UK airport operator BAA’s chairman, Sir Nigel Rudd, has told a Parliamentary committee that there were no indications of any problems which would have led the company to postpone the opening of London Heathrow’s Terminal 5.
Rudd and BAA chief executive Colin Matthews were answering questions from Parliament’s transport select committee over the 27 March switch of British Airways services to the new building.
Hundreds of flights were cancelled and thousands of items of luggage misplaced over the following two weeks as BAA battled to address problems with the terminal’s baggage-management system.
Addressing the committee, Rudd said he was “bitterly disappointed” that the transfer had not proceeded smoothly.
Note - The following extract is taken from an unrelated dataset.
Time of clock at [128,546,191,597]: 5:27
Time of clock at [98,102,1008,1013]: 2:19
But he insisted that, while a number of problems “might have been foreseen”, there was none of a size that would have led BAA to stop the opening.
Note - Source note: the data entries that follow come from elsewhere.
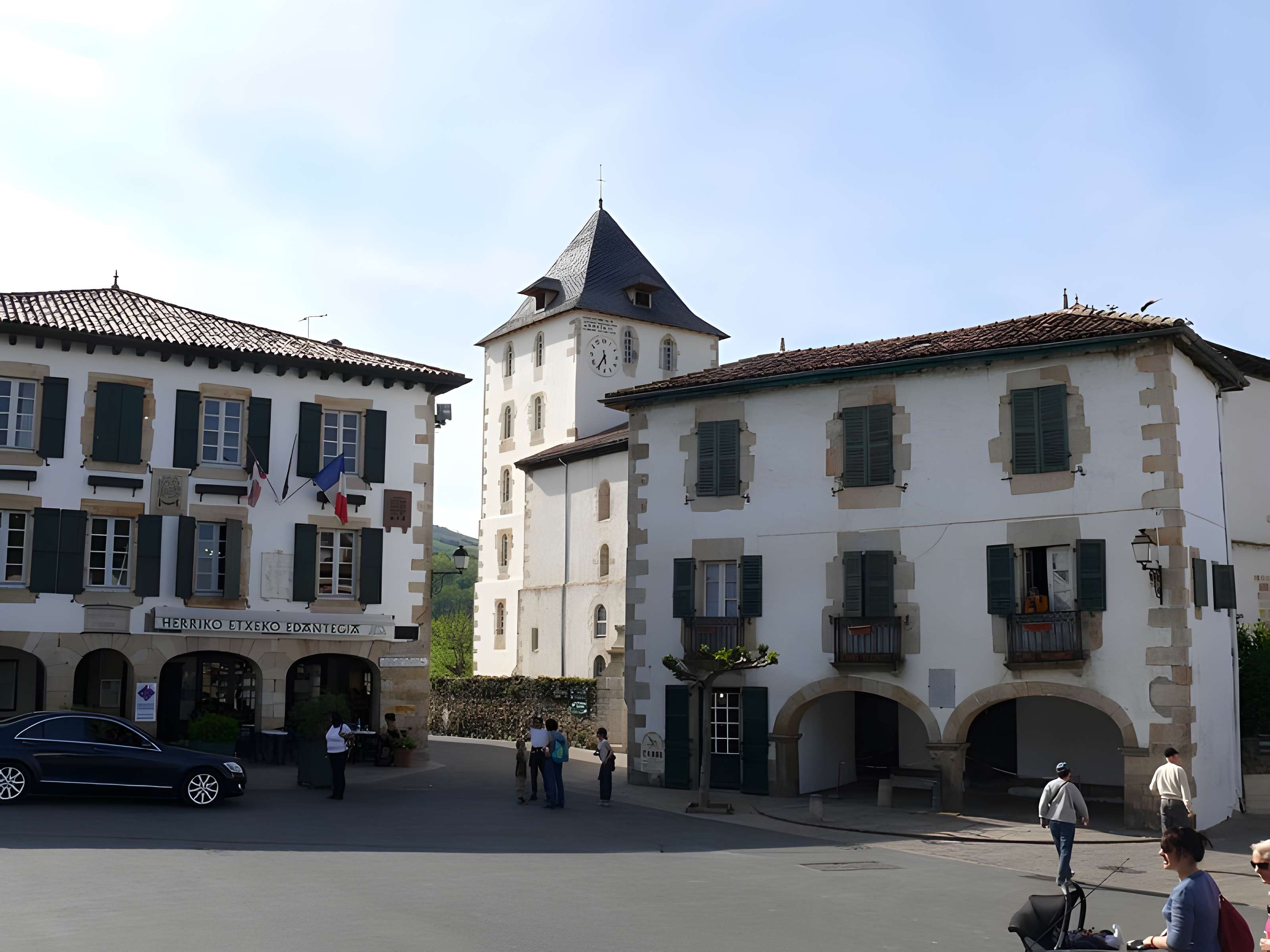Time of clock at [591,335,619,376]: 5:35
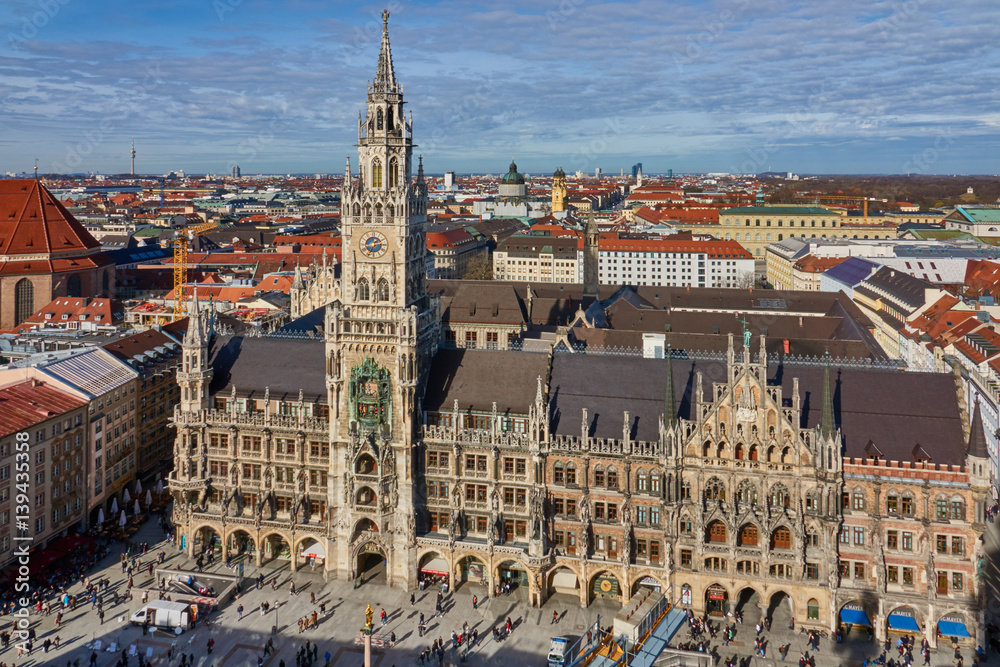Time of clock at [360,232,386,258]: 1:34
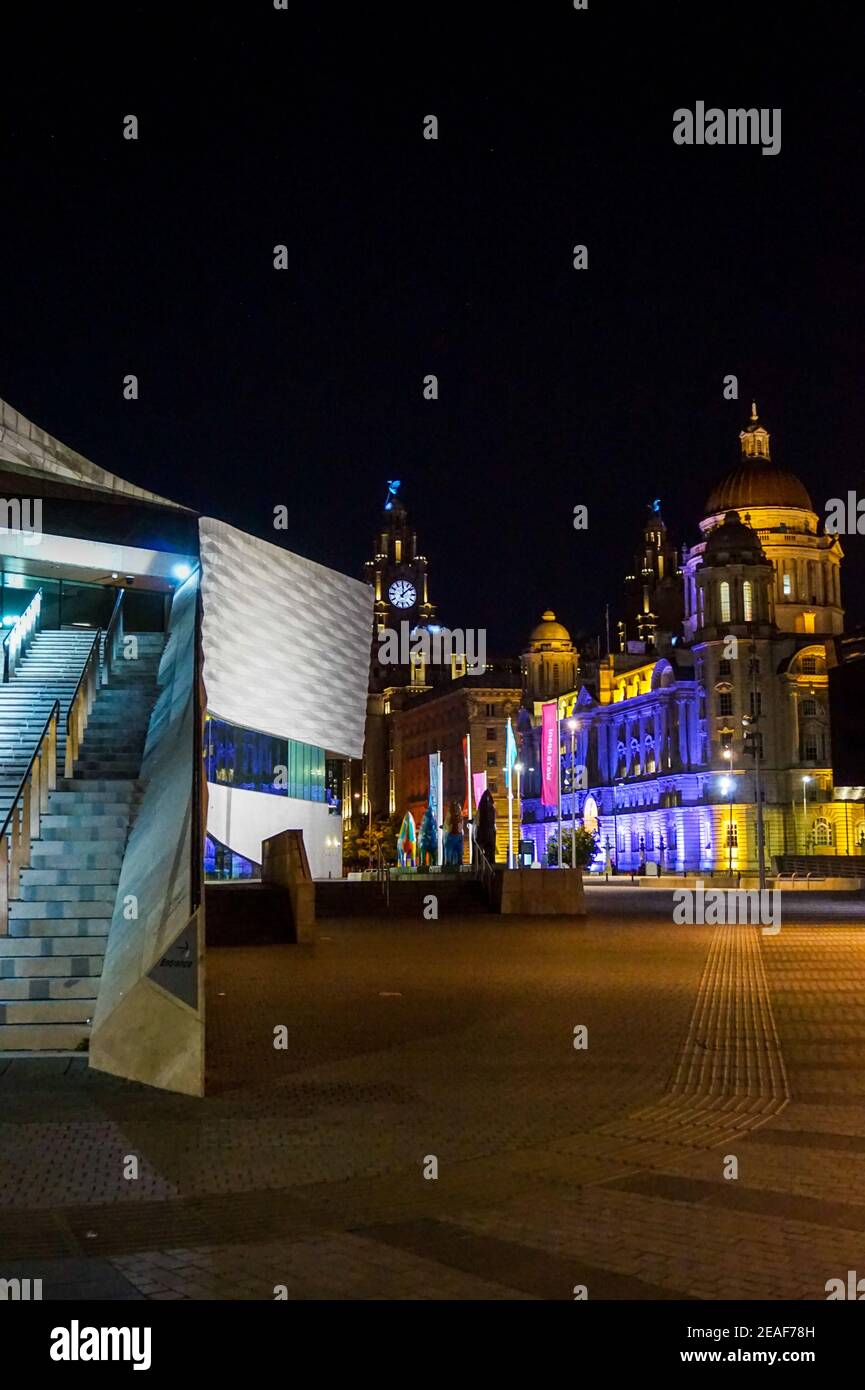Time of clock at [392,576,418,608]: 12:07
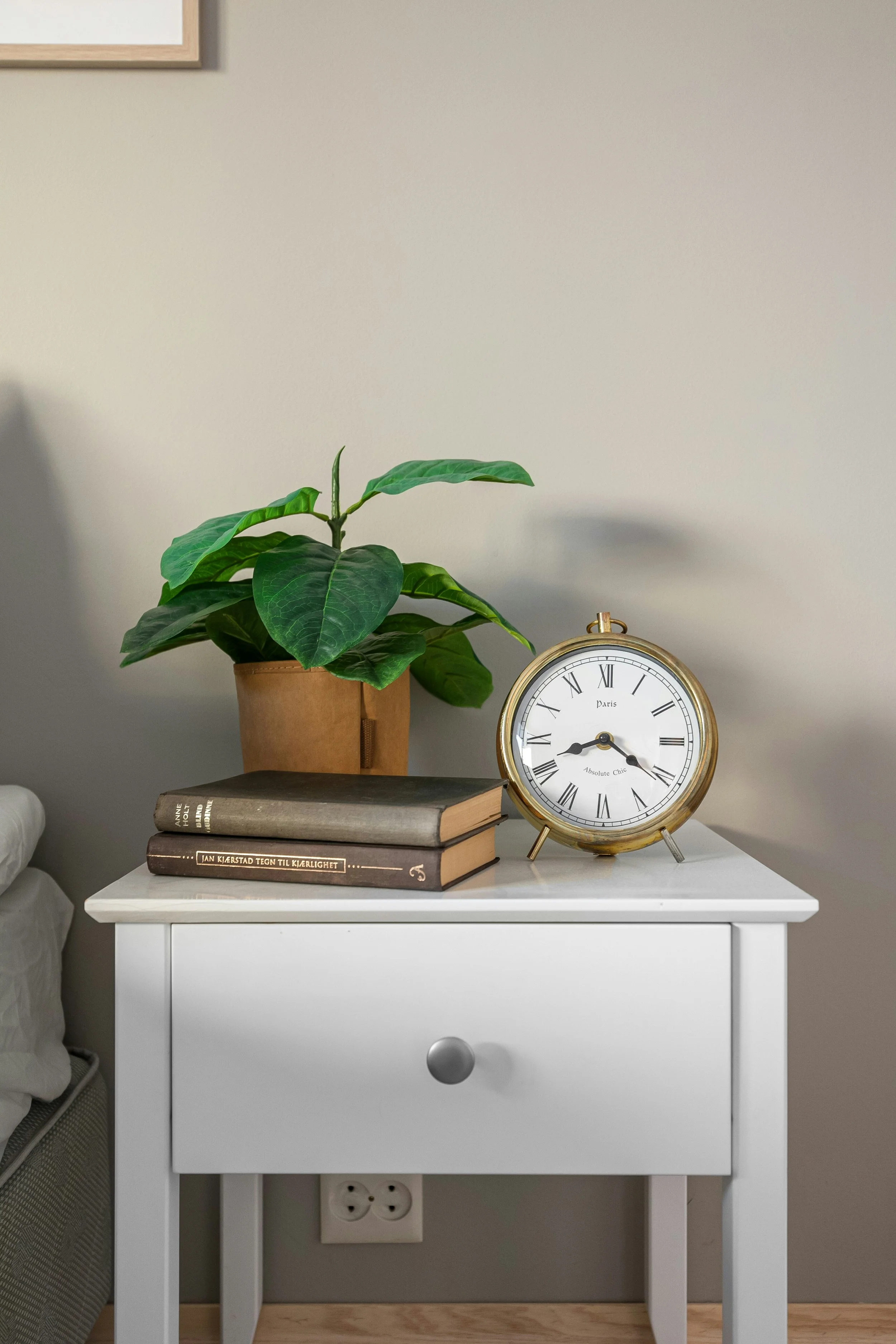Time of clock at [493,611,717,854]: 8:20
New BAA chief Matthews struggled to satisfy the committee’s inquiries as to whether there had been any discussion over possibly limiting the scale of the initial transfer of operations.
But he told the committee that the Terminal 5 baggage system had been tested over a six-month period and tested 20 times in a “fully-loaded” condition, and added that British Airways and BAA personnel had worked together during the tests “to the maximum extent” possible.
He conceded, however: “The totality of the testing regime did not reflect the reality of the first days’ operations.”
BAA disclosed, just days before Terminal 5 opened, that Matthews would replace former chief Stephen Nelson. Rudd told the committee that the change had been agreed in December last year, because he felt Nelson’s experience in operations was “not sufficient” to run a business the size of BAA.